▶ _Excerpt to read_
•••••
"They all said don't give up"

Tue, Aug 14, 2012, 01:00

   

OUR HEALTH EXPERIENCE: ANGELA BOLTON/ROBERT BOLTON

MY LIFE has been in a holding pattern since my husband, Robert, had a cardiac arrest in hospital last October, a day after having surgery to remove a small section of cancerous oesophagus.

It was devastating. He was in ICU at St James’s Hospital in Dublin, and heavily sedated. After two weeks he was moved to an acute ward, where he has remained since, slowly progressing from a coma to minimally conscious – officially called “disorder of consciousness”.

In January we were told that the best we could hope for was that he would be made comfortable, his disability managed and we should not hold out much hope for a meaningful recovery.

I go in to him every day, twice a day. I try not to over-interpret signs of improvement but myself and other family members have noticed definite progress.

If he is asleep he wakes up when I go in and talk to him. He opens his eyes a little when I say “Hello sweetheart, how’s it going?” And when I touch his face, he will wake up completely.
•••••
▶ _Supplied data_
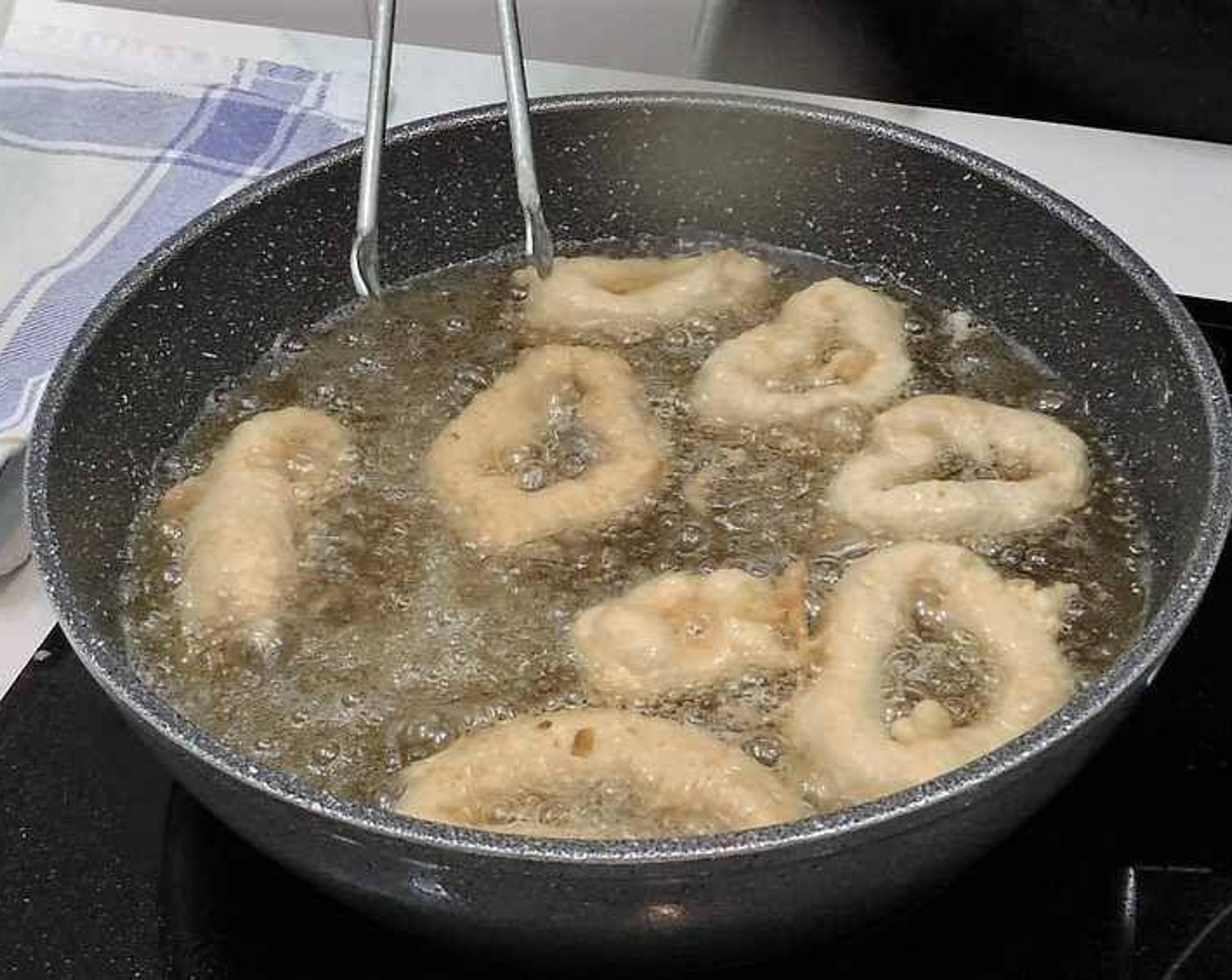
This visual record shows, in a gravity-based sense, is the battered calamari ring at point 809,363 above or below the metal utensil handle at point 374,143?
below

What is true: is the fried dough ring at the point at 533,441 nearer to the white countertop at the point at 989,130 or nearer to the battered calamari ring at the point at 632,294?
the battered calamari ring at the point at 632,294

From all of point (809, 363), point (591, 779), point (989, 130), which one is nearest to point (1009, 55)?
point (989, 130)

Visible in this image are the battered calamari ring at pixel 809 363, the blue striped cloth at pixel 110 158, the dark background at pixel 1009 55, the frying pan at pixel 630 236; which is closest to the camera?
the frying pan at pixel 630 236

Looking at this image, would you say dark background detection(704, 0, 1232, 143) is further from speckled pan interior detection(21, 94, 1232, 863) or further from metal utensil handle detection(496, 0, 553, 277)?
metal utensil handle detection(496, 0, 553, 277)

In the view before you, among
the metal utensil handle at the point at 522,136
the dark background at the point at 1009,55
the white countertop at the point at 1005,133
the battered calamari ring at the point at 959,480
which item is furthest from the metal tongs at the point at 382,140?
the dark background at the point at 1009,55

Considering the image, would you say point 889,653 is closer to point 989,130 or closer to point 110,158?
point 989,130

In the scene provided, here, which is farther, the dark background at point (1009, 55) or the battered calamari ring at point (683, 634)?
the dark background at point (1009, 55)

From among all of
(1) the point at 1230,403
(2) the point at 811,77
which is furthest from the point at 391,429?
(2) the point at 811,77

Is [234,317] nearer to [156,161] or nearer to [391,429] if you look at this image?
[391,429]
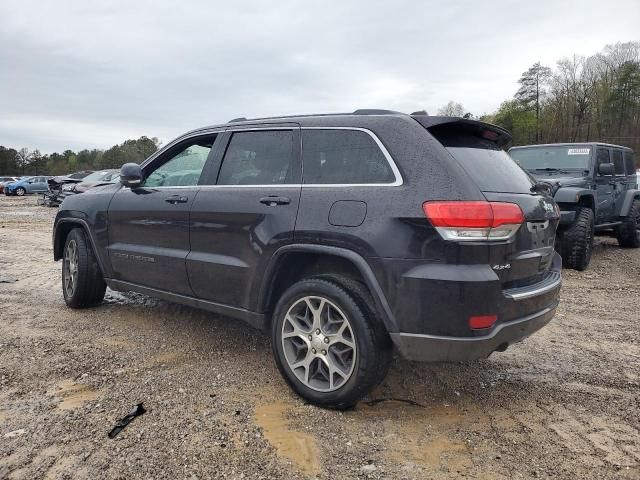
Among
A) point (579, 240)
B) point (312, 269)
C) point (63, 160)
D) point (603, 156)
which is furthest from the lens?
•••••
▶ _Work task A_
In the article on Robert Bolton's illness, transcribe the passage between "I go in to him" and "wake up completely.", inclusive.
▶ _Work task B_
Answer these questions from the article on Robert Bolton's illness:
(i) What was Robert's surgery meant to remove?
(ii) Which hospital's ICU was he in?
(iii) How often does the writer go in to see him?
▶ _Work task C_
Resume the article on Robert Bolton's illness from the point where it stops.

▶ _Result A_
I go in to him every day, twice a day. I try not to over-interpret signs of improvement but myself and other family members have noticed definite progress.

If he is asleep he wakes up when I go in and talk to him. He opens his eyes a little when I say “Hello sweetheart, how’s it going?” And when I touch his face, he will wake up completely.

▶ _Result B_
(i) A small section of cancerous oesophagus.
(ii) St James's Hospital in Dublin.
(iii) Every day, twice a day.

▶ _Result C_
He is hoisted out of bed with a sling and put in a wheelchair for five or six hours a day. I bring him outside if possible but if it’s rainy we stay in and I’ll give him a massage, play guitar, do passive physiotherapy or read to him. Sometimes we just sit together and do nothing.

It was our wedding anniversary on April 18th and when I read him a card we got from my sister, he started to sob. His stomach was heaving and the tears were pouring out of him.

I had never seen that before and I ran out to the nurses, thinking, “He’s upset – this is good, but I don’t like seeing it.” This was just after he had been inadvertently off his medication for five days, when a line fractured, and during that time he seemed to be getting more alert. He would look at people who said his name and he was holding his head up more.

I had been advised Robert needed long-term care until he could be given a 15-day Smart (Sensory Modality Assessment and Rehabilitation Technique) assessment in the National Rehabilitation Hospital (NRH) in Dún Laoghaire, Co Dublin, for which there was a 12-month wait. Because he was 66, he was precluded from any other neuro-rehabilitation centre and a care of the elderly facility was the only option.